Posted: May 26, 2011 6:43 am
by Between3&20character
Will S wrote:I think we have to accept that there may well be issues which reason can't address, and problems which it cannot solve. (Perhaps we should say human reason, but this isn't very helpful, because it's not easy to see how we could ever comprehend super-human reason!) This conclusion seems obvious once we recognise that our brains evolved to deal with a particular set of problems relating to reproduction and survival. So it seems likely that there are problems which our brains simply can't cope with – for example, perhaps the problem of consciousness is one of them. (Indeed, what seems to me to be so surprising is not that human reason is limited, but that, considering its origin, it can achieve so much.)

But if human reason is limited in this way, can the religious person tell us how to overcome these limitations? As far as I can see, he can't – he's in the same boat as the rest of us.

The unavoidable conclusion is that, when we are trying to find out the truth about things, reason trumps everything, and nothing can trump reason.


Except better reason.

Will S wrote:It seems to me that, these days, only a very few people ever claim that the truth of religion can be established by reason, and these are mostly on the evangelical fringe. However, at one time the view was fairly widespread. For example, in Victorian times, a prize was offered for the best essay on 'the best way of proving Christianity to the Hindus'. Note the word prove; it's not easy to imagine even the Templeton Foundation funding such a competition today!

Indeed, you can see this approach largely preserved in the work of Christian apologists of the previous generation, who tended to argue that anybody who approached the subject with an open mind would probably end up a theist and a Christian. For better or for worse, they relied on reason. For example, C S Lewis wrote: ' I am not asking anyone to accept Christianity if his best reasoning tells him that the weight of the evidence is against it.' Also, he puts these words into the mouth of a senior devil advising a junior devil on how to bring a man to perdition: 'The great thing is to make him value an opinion for some quality other than truth'.


There's nothing like a man's most deep motive in the world to thoroughly screw up what was already screwed up thinking. Ayn Rand and Karl Marx both.

Will S wrote:Can you imagine many present day apologists putting it as clearly and baldly as that? Today, they seem to say, routinely, that 'reason can take you only so far …' They imply that, beyond reason, there's a … something – only we're never told exactly what it is.

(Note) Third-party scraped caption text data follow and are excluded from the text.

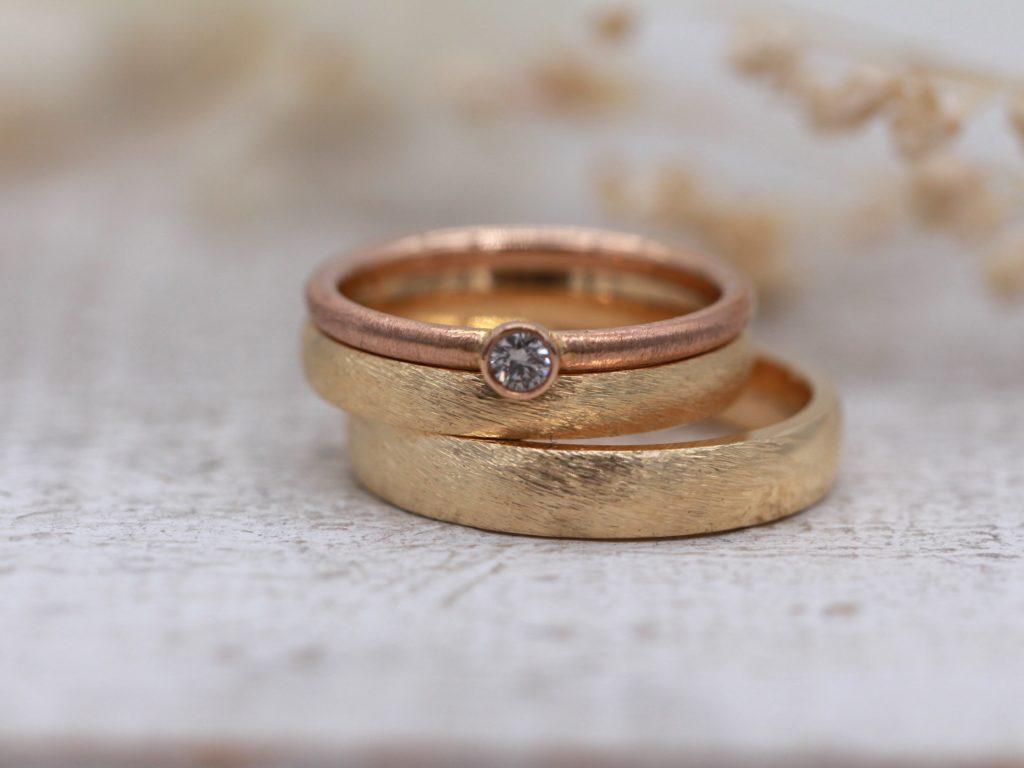 750 Goldringe mit Rotgold Verlobungsring kombiniert. Dünemuster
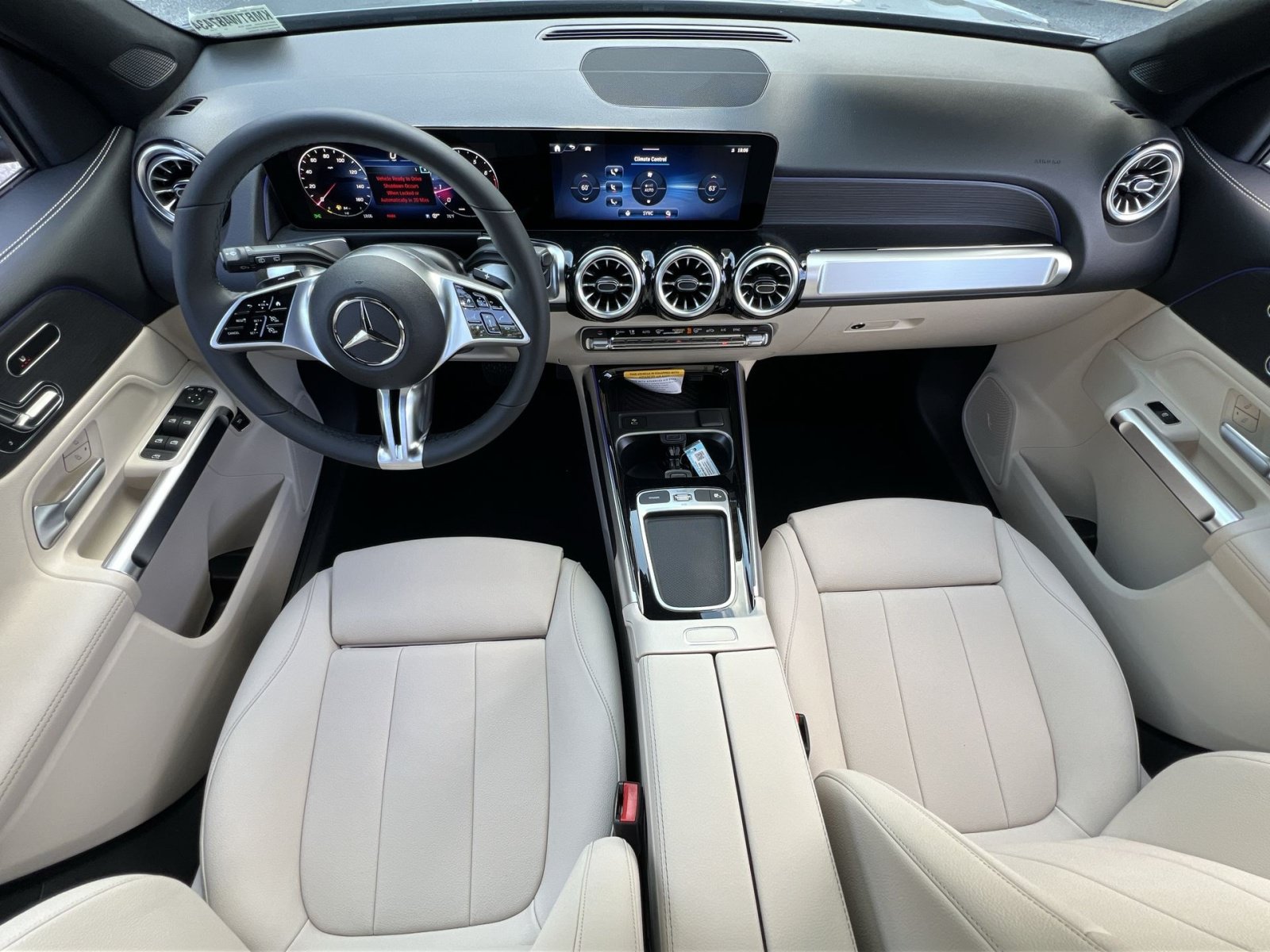New 2026 Mercedes-Benz GLB 250 4MATIC image 13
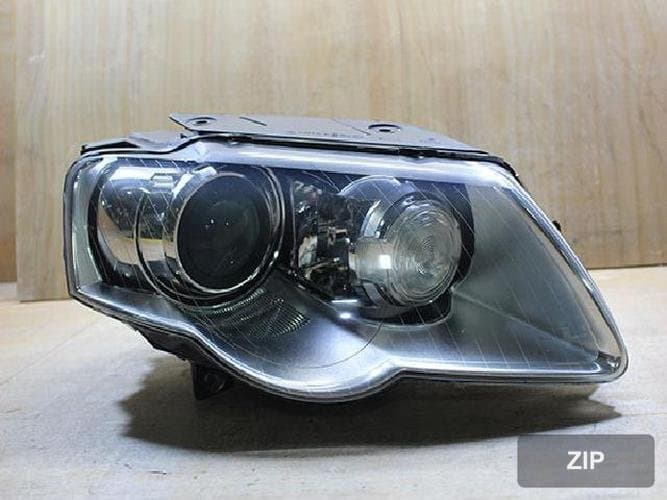 Volkswagen Passat 2008 — фара правая HID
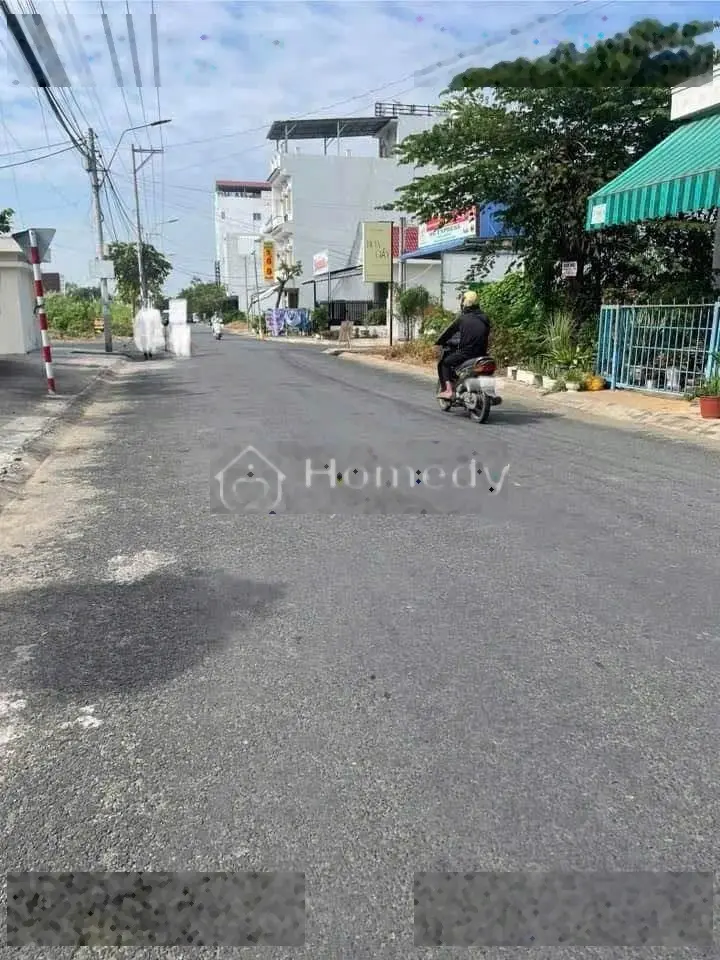 Cần Bán nhà tone trắng mới đẹp như Ngọc Trinh làm Nail Nguyễn Thị Đành,Hóc Môn Sổ Riêng 840Tr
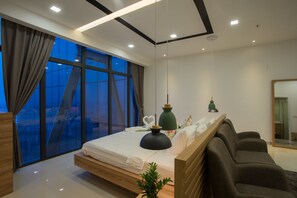 行政套房, 1 張特大雙人床 | 1 間臥室、高級寢具、迷你吧、客房內保險箱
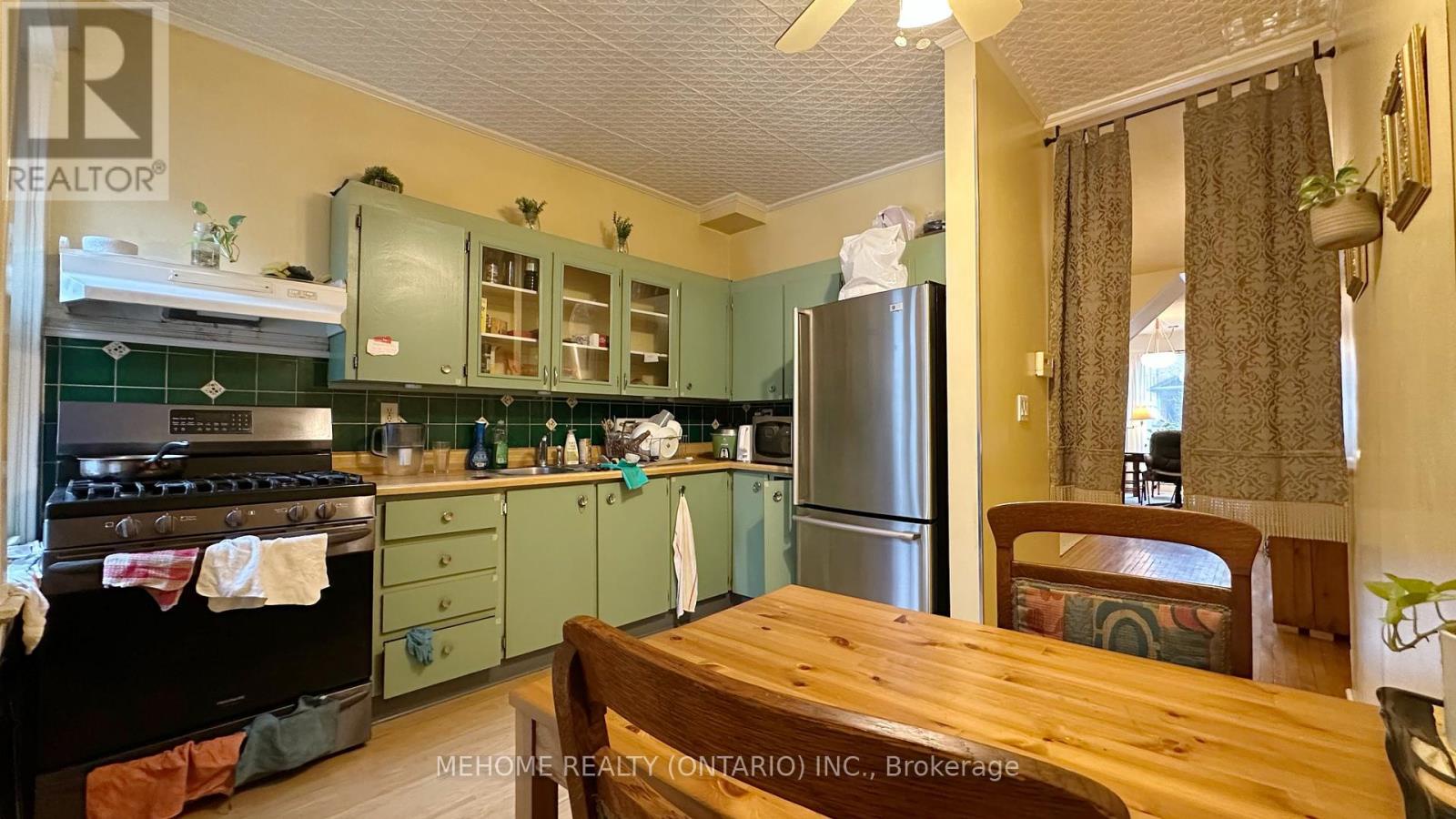 7 Badgerow Avenue, Toronto (south Riverdale), Ontario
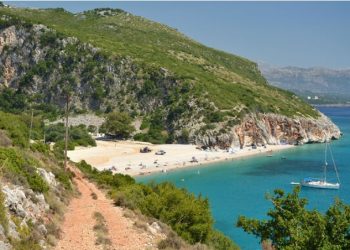 Destinacionet më të mira për të udhëtuar vetëm, mes tyre edhe Shqipëria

So, in conclusion, and to put it a bit brutally, I suggest that a great deal of religious polemic is devoted to using reason in an opportunistic, even deceitful, now-you-see-it-now-you-don't, kind of way. Time and again, I find myself wanting to say to religious people, in the grim words which the Bible attributes to Festus: 'Hast thou appealed unto Caesar? unto Caesar shalt thou go!'


That's where they're going. But, be careful yourself. I wager that if sentience has as its ultimate ancestor non-sentience, then either no one can ever know anything about anything for what it really is, or anyone can (think that they can) become all-powerful over all the cosmos.